In her
introduction to the 1976 reissue of her book,
The Left Hand of Darkness,
Ursula K. Le Guin denies that she, or most SF authors, are into
prediction: "Prediction is the business of prophets, clairvoyants, and
futurologists. It is not the business of novelists. A novelist's
business is lying." Le Guin, though, thinks novels particularly and
fiction generally can earn their keep because, paradoxically, fictions
are not just complex and convoluted lies but also thought experiments
that can tell us important truths about current society and may be
useful, on occasion, in thinking about truths for the future.
Kurt Vonnegut, Jr., approached the issue with the metaphor and image
of artists as canaries: "I sometimes wondered what the use of any of the
arts was. The best thing I could come up with was what I call the
canary in the
coalmine theory of
the arts. This theory says that artists are useful to society because
they are so sensitive. They are super-sensitive. They keel over like
canaries in poison coal mines long before more robust types realize that
there is any danger whatsoever."
Science fiction isn't
very good at prediction because, as Le Guin notes, it's into
extrapolating current trends — and history indeed consists of the
continuation of most current trends, but also the occasional weirdo
change, frequently (and ironically here), a scientific and/or
technological change that changes a lot.
So every now and
then I praise some SF that has been kind of good at predicting and very
good at the canary-in-the-coal-mine job and warning of increasing
dangers. The occasion for beginning to write this essay was my listening
to Kim Stanley Robinson's
Forty Signs of Rain (2004),
which kills off a flock of canaries warning about global climate
change. Still, this time around I want to return to four classic
dystopias — and I'll allude to a couple more works — and an anti-utopia;
two of these stories you've probably heard of, the rest maybe not.

Exercise tasks:
a. In the essay on science fiction and prediction, swap "extrapolating" for "projecting" and write out the passage between "Science fiction isn't" and "changes a lot.", inclusive.
b. Answer these questions about the essay on science fiction and prediction:
(i) In what year was the reissue of The Left Hand of Darkness with Le Guin's introduction published?
(ii) To what birds does Vonnegut compare artists?
(iii) Which Kim Stanley Robinson novel did the writer listen to before beginning this essay?
c. Continue the essay on science fiction and prediction from its final sentence.

Data section:
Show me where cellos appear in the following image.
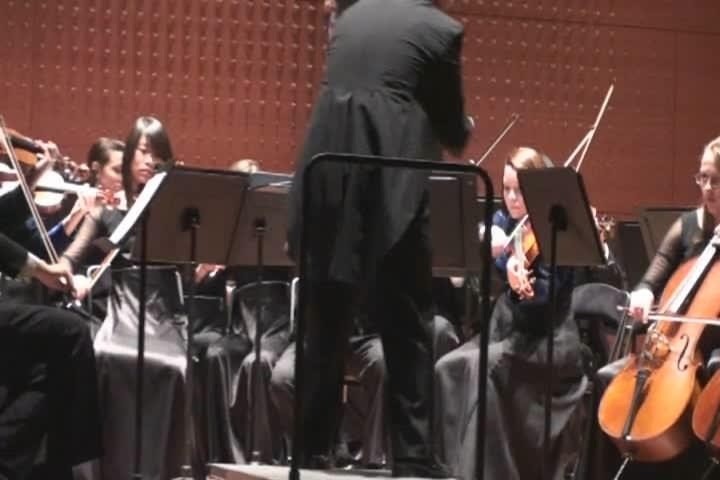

Responses to the exercise:
a.
Science fiction isn't
very good at prediction because, as Le Guin notes, it's into
projecting current trends — and history indeed consists of the
continuation of most current trends, but also the occasional weirdo
change, frequently (and ironically here), a scientific and/or
technological change that changes a lot.

b.
(i) 1976
(ii) Canaries
(iii) Forty Signs of Rain (2004)

c.
Okay, for the more pedantically inclined, a brief justification of
differentiating "dystopia" and "anti-utopia": If a eutopia is a story
about a Good Place (eu-topia), a dystopia is a story about a Bad Place
(dys-topia). Some dystopias may have started out as eutopian projects,
but if so that point isn't stressed, and dystopias are mostly agnostic
about the possibility of eutopia. An anti-utopia is an attack on trying
to set up at least one kind of eutopia and, at an extreme, an attack on
utopianism root and branch (and leaves and stems and seeds). George
Orwell's
Nineteen Eighty-Four (1949) is a dystopia, with no
patience with the idea that Nazi and (more to Orwell's point in the late
1940s) Stalinist thugs are spoiled eutopians: when the novel's
severely-limited protagonist, Winston Smith suggests that the
totalitarian Party of Oceania works for the common good, the Party
official O'Brien cruelly corrects him: "The Party," O'Brien says, after
blasting Smith with excruciating pain, "seeks power entirely for its own
sake. We are not interested in the good of others […]. The German Nazis
and the Russian Communists came very close to us in their methods, but
they never had the courage to recognize their own motives. They
pretended, perhaps they even believed that they had seized power
unwillingly and for a limited time, and that just round the corner lay a
paradise where human beings would be free and equal. We are not like
that. We know that no one ever seizes power with the intention of
relinquishing it. Power is not a means; it is an end" (Part Three,
section 3).
In Aldous Huxley's
Brave New World
(1932), however, the Powers that Be emphatically intend remaining in
power, but they know enough to do that by creating a society where
people are thoroughly unfree and controlled and set in a class and
individual place in a rigid hierarchy — and
therefore are
happy: innocents, of a sort, in paradise, this Brave New World ("that
hath such people in it"). Huxley was to go on to write the eutopia
Island (1962), and
Island and
Brave New World should probably be read together as a complementary pair, but
Brave New World is an
anti-utopia.
Anyway,
Nineteen Eighty-Four and
Brave New World
are two of the works I want to talk about, and I assume you know them.
(If you do not, stop wasting your time reading my schlock and read them
now; they're in most libraries and on the web.) The others you may not
have heard of: Yevgeny Zamyatin's
We (1920), E. M. Forster's "The
Machine Stops," and Cyril M. Kornbluth and Frederik Pohl's
Space Merchants (1952/53).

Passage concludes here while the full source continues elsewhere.